A short visual inducer was used to guide participants’ imagination. We used the visual inducer from Herff et al. (2021), namely a 15-s long video of the opening sequence of the video game ‘Journey’ (with written permission of Jenova Chen, CEO of ThatGameCompany, https://thatgamecompany.com, see Figure 1). In the video, a figure ascends a small hill (see Figure 1a). Once the figure reaches the top of the hill, a vague (low-contrast) landmark in the form of an illuminated mountain appears in the far distance (see Figure 1b). The purpose of the visual inducer is to provide a general frame to participants’ mental imagery by offering a clear start and direction for the guided mental imagery task. After the short video, participants saw either a black screen with a white fixation cross, or the instructions ‘Please close your eyes’. Note that in previous studies investigating the effect of concurrent visual information on imagination, the disruptive test condition required participants to track a moving target intensity (Andrade et al., 1997; Engelhard et al., 2011 , 2010; Kemps et al., 2004; Littel et al., 2016; van den Hout, Engelhard, Beetsma et al., 2011; van den Hout, Engelhard, Rijkeboer, et al., 2011), rather than fixating a stationary target. Indeed, meta studies demonstrated the additive disruptive effect of eye movement on mental imagery (Lee & Cuijpers, 2013). However, here we deliberately opted for the less disruptive effect of open-eyes without moving target tracking to avoid potential floor-effects in the silent control condition. We consider this a more conservative approach, as any disruptive effect of open-eyes observed in the present paradigm would likely be further exacerbated when done with moving target tracking.

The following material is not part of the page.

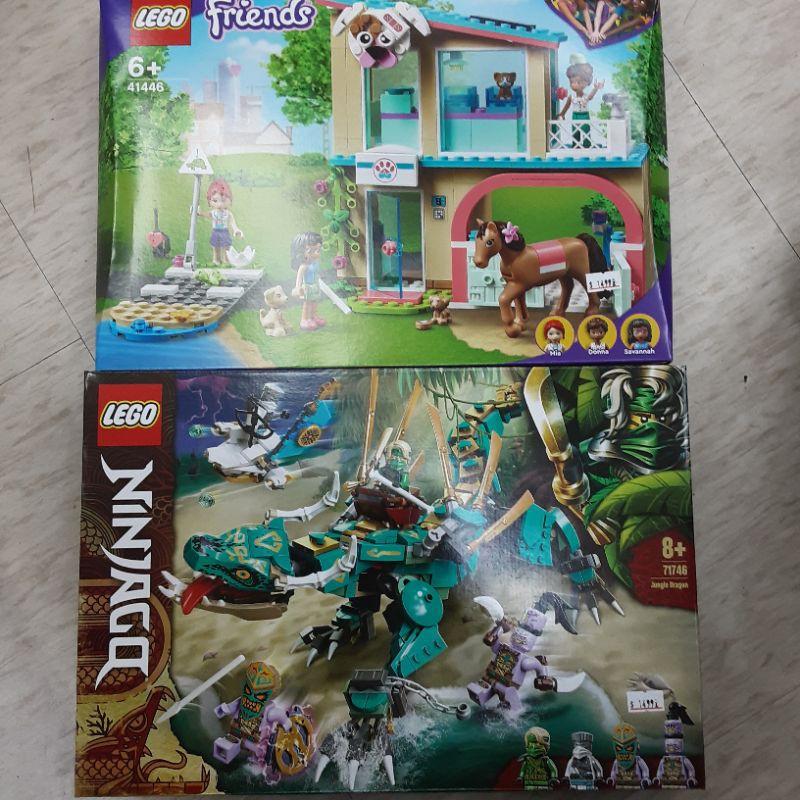 LEGO 樂高41446/71746(單品價)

Images from the visual inducer video. A figure ascending a small hill was visible (a). Shortly after the figure reached the top of the small hill, a large but barely visible mountain (b), appeared in the far distance, and participants were instructed to imagine a continuation of the journey towards the landmark, with their eyes either closed or fixated on a cross. Reproduced with permission from Herff, Cecchetti, et al. (2021).
Imagination Task
In each trial of the imagination task, participants were presented with the visual inducer and instructed to imagine a continuation of the figure's journey towards the landmark. After 15 s of the visual inducer, a gong sound was heard, indicating that the imagination period started. Ninety seconds later, the same gong sound was played, indicating that the imagination period was over. All instructions appeared written on the screen. Participants were also informed that after the video, they would either close their eyes (indicated with the written instructions ‘Please close your eyes’) between the two gong sounds or fixate on a white cross that appeared on-screen. In each trial, from the beginning of the video until the end of the imagination period, participants heard either one of the musical pieces or a silent control condition. Participants heard each musical piece and the silent control condition twice (in open- and closed-eyes conditions) for a total of six trials in fully random order. As with the previous study using the same paradigm (Herff, Cecchetti, et al., 2021), participants were instructed to ‘please treat every repetition independently from one another. You can imagine a similar or a totally different journey every time. This is entirely up to you’ and that ‘there are no restrictions on your imagination, but please always keep the mountain in sight. This is because after your imagination you will be asked a few questions about the time and distance travelled in your imagination, and the mountain can help you orientate’. In each trial after the imagination period, participants were prompted to answer the following questions using the keyboard. The available inputs varied depending on the question and are indicated in brackets below:
How much time really passed between the two gong sounds? (minutes, seconds) How far away do you estimate the mountain to be at the beginning of the journey? (kilometres, meters) How much time passed in your imagination? (years, months, days, hours, minutes, seconds) How far did you travel in your imagination? (kilometres, meters) How vivid (clear) was the imagery you experienced compared to experiences in real life? (numeric response with 0 = not very clear and 100 = very clear) Please describe your imagination in as much detail as possible. (free-format text box)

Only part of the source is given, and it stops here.